Starting with Milo’s 2011 and 2012 posts, our attention to the wide-ranging topics related to fungi have been in the spirit of public service announcement. Scientific sometimes overlaps with culinary interest, and that intersection has motivated more than one post. Today, having noticed that this coffee-brewer on my desk looks inspired by the Pleurotus that just appeared on my screen, the motivation is aesthetic. Thanks to Helen Rosner, whose sense of wonder has pointed me to a publication that is likely already known by our fungi-focused friends, and well suited to broaden the appeal:
The Mushroom as Muse
A zine by the photographer Phyllis Ma presents fungi in all their alien glory.
John Cage, the avant-garde composer, was also a passionate mushroom forager. In his 1954 essay “Music Lovers’ Field Companion,” he wrote about his habit of going into the woods and “conducting performances of my silent piece”—his most famous work, “4’33”,” in which ambient sounds are the only music—while attempting to identify nearby fungi. “The more you know them, the less sure you feel about identifying them,” Cage said, almost three decades later, in a conversation with the French musician Daniel Charles.
“Each one is itself. Each mushroom is what it is—its own center. It’s useless to pretend to know mushrooms.

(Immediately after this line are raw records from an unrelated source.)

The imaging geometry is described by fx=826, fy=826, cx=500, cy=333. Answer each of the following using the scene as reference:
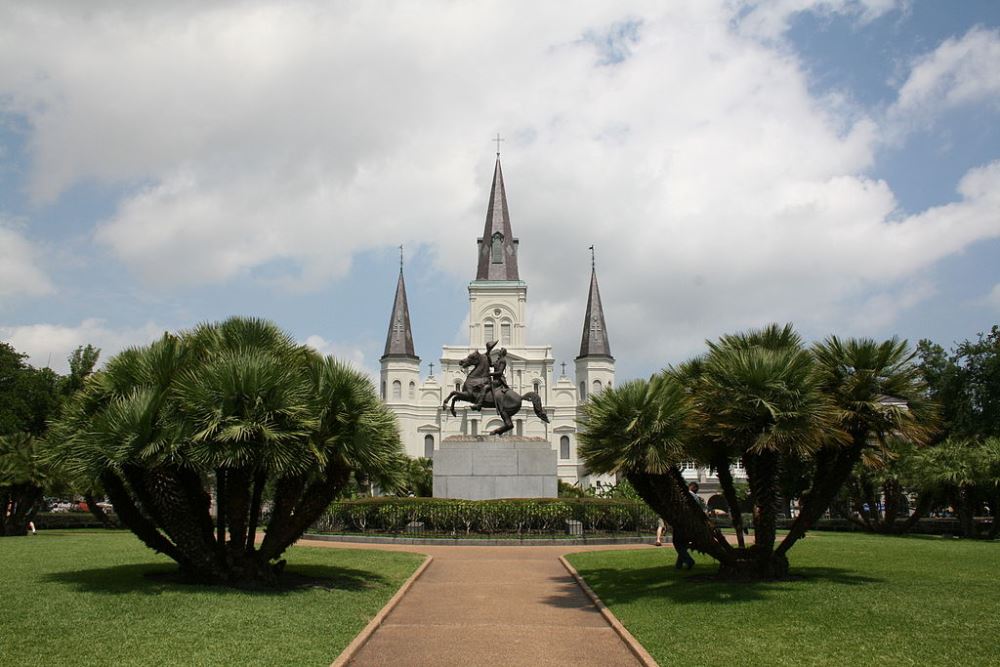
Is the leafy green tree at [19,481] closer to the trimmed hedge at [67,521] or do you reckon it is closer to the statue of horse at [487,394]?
the trimmed hedge at [67,521]

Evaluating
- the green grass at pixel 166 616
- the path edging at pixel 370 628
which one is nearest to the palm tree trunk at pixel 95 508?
the green grass at pixel 166 616

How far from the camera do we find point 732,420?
494 inches

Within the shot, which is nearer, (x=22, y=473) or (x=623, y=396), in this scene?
(x=623, y=396)

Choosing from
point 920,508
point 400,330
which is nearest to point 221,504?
point 920,508

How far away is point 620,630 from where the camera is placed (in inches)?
410

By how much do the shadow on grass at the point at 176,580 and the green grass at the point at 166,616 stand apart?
0.02 m

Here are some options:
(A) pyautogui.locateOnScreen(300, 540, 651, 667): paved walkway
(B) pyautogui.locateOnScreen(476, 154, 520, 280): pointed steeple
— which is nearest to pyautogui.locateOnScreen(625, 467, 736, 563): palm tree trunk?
(A) pyautogui.locateOnScreen(300, 540, 651, 667): paved walkway

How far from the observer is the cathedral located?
9281 cm

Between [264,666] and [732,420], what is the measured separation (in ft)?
24.8

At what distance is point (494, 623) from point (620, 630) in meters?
1.84

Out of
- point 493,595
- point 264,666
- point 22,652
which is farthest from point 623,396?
point 22,652

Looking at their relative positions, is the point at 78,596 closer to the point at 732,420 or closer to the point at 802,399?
the point at 732,420

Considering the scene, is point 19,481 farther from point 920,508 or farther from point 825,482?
point 920,508

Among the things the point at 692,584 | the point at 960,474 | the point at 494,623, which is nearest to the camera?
the point at 494,623
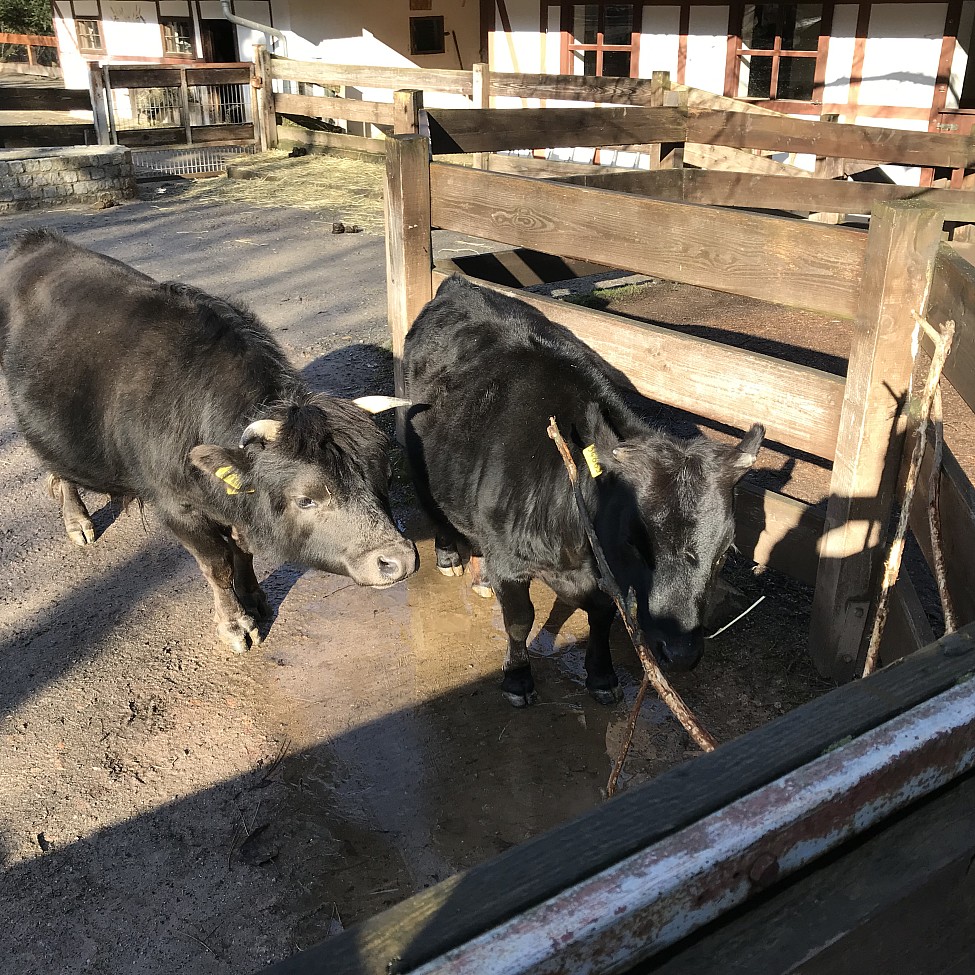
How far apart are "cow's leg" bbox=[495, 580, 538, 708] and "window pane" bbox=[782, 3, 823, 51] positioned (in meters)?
11.9

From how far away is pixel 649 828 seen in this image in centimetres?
95

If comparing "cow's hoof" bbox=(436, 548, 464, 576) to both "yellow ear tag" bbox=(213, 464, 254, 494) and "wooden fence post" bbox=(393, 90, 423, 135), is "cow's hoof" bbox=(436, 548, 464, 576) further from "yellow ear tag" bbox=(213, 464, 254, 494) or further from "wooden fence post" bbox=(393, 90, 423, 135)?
"wooden fence post" bbox=(393, 90, 423, 135)

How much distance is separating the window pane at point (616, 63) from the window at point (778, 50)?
7.35 feet

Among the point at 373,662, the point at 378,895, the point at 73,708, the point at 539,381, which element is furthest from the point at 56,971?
the point at 539,381

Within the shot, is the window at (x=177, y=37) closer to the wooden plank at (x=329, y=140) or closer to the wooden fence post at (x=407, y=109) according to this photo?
the wooden plank at (x=329, y=140)

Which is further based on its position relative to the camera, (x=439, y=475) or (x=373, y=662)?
(x=439, y=475)

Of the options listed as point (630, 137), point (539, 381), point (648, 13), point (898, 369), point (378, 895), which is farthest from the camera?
point (648, 13)

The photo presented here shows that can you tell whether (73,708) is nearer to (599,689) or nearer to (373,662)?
(373,662)

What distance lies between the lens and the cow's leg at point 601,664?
379 cm

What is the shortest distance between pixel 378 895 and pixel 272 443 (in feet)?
5.71

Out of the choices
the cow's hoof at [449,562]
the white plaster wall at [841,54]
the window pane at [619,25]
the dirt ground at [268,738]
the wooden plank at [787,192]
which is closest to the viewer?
the dirt ground at [268,738]

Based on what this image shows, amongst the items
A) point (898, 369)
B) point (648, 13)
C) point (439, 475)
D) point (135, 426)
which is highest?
point (648, 13)

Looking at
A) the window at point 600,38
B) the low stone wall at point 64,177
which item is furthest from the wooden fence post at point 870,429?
the window at point 600,38

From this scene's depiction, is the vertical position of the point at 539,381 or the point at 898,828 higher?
the point at 898,828
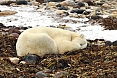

They escape your erudition.” I thought of Cage’s comments while paging through the third and most recent volume of “Mushrooms & Friends,” a photography zine by the artist Phyllis Ma. It is a mostly wordless publication, filled with Ma’s saturated, otherworldly images of mushrooms, many of which she gathers on foraging expeditions through the same upstate New York woods that enraptured Cage more than a half century ago.